◆ WRITTEN EXERCISE: What follows is a listing to be transcribed exactly.

Data extracted from a collection
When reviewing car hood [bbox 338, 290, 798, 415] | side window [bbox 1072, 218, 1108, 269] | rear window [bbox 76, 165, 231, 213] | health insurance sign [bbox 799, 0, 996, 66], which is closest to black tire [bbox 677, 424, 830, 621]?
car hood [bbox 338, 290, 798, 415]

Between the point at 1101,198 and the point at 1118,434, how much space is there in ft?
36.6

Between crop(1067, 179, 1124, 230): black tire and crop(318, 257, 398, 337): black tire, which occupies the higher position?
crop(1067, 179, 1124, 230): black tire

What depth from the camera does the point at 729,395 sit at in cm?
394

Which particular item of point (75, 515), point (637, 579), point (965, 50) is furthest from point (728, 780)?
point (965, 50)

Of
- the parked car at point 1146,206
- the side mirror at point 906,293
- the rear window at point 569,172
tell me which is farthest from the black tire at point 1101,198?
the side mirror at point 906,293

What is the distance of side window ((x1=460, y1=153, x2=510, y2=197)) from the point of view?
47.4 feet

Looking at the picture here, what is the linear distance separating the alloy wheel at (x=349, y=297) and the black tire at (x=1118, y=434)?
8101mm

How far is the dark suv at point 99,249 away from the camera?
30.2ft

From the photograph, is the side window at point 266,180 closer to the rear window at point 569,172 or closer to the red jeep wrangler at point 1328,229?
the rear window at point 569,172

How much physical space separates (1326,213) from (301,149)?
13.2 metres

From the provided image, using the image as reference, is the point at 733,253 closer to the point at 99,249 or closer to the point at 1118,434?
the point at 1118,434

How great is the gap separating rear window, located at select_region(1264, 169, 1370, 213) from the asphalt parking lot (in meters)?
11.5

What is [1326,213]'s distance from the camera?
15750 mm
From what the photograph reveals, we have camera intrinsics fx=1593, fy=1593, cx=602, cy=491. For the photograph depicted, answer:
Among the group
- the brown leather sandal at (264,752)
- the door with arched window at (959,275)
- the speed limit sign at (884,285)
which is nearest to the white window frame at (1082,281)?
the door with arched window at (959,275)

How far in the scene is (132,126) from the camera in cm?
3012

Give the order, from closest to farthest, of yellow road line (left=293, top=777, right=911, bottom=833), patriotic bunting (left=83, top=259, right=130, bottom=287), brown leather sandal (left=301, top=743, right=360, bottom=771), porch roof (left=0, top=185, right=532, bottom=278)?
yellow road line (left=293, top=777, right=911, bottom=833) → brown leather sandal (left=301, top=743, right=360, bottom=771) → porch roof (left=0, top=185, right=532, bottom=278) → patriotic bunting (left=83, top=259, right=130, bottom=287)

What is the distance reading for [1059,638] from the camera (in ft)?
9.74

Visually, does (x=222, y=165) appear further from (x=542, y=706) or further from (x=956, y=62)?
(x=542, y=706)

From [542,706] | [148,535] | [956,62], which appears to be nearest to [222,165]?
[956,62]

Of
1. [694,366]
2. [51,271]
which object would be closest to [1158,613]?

◆ ANSWER TO THE EXERCISE:
When reviewing car hood [bbox 338, 290, 798, 415] | side window [bbox 1072, 218, 1108, 269] | rear window [bbox 76, 165, 231, 213] | health insurance sign [bbox 799, 0, 996, 66], which is closest to black tire [bbox 677, 424, 830, 621]?
car hood [bbox 338, 290, 798, 415]

Between the point at 1101,198 and the point at 1118,434, how much space is there in ft?
36.6

Between crop(1067, 179, 1124, 230): black tire and crop(318, 257, 398, 337): black tire, which occupies the higher position?
crop(1067, 179, 1124, 230): black tire

What depth from the camera does the point at 729,395 sit at in cm?
394

Which particular item of point (75, 515), point (637, 579), point (965, 50) is furthest from point (728, 780)?
point (965, 50)

Of
- the parked car at point 1146,206
- the side mirror at point 906,293
- the rear window at point 569,172
tell me which is farthest from the black tire at point 1101,198?
the side mirror at point 906,293

What is the distance of side window ((x1=460, y1=153, x2=510, y2=197)) from the point of view?
47.4 feet

Looking at the picture here, what is the linear distance separating the alloy wheel at (x=349, y=297) and the black tire at (x=1118, y=434)?
8101mm

How far is the dark suv at point 99,249 away from the camera?
30.2ft

From the photograph, is the side window at point 266,180 closer to the rear window at point 569,172 or closer to the red jeep wrangler at point 1328,229?
the rear window at point 569,172

How much physical space separates (1326,213) from (301,149)?
13.2 metres

From the provided image, using the image as reference, is the point at 733,253 closer to the point at 99,249 or closer to the point at 1118,434?
the point at 1118,434

How great is the gap separating rear window, located at select_region(1264, 169, 1370, 213) from the asphalt parking lot (in meters)?
11.5

What is [1326,213]'s distance from the camera?
15750 mm
From what the photograph reveals, we have camera intrinsics fx=1593, fy=1593, cx=602, cy=491. For the photograph depicted, answer:
Among the group
- the brown leather sandal at (264,752)
- the door with arched window at (959,275)
- the speed limit sign at (884,285)
which is nearest to the white window frame at (1082,281)?
the door with arched window at (959,275)

How far in the scene is (132,126) from the camera in cm?
3012

Give the order, from closest to farthest, of yellow road line (left=293, top=777, right=911, bottom=833), patriotic bunting (left=83, top=259, right=130, bottom=287), brown leather sandal (left=301, top=743, right=360, bottom=771), porch roof (left=0, top=185, right=532, bottom=278)?
yellow road line (left=293, top=777, right=911, bottom=833) → brown leather sandal (left=301, top=743, right=360, bottom=771) → porch roof (left=0, top=185, right=532, bottom=278) → patriotic bunting (left=83, top=259, right=130, bottom=287)

What is the distance reading for [1059,638] from the camera (in ft)?
9.74

Visually, does (x=222, y=165) appear further from (x=542, y=706) or further from (x=956, y=62)?
(x=542, y=706)

From [542,706] | [148,535] | [956,62], which appears to be nearest to [222,165]?
[956,62]

Of
1. [694,366]
2. [51,271]
which object would be closest to [1158,613]?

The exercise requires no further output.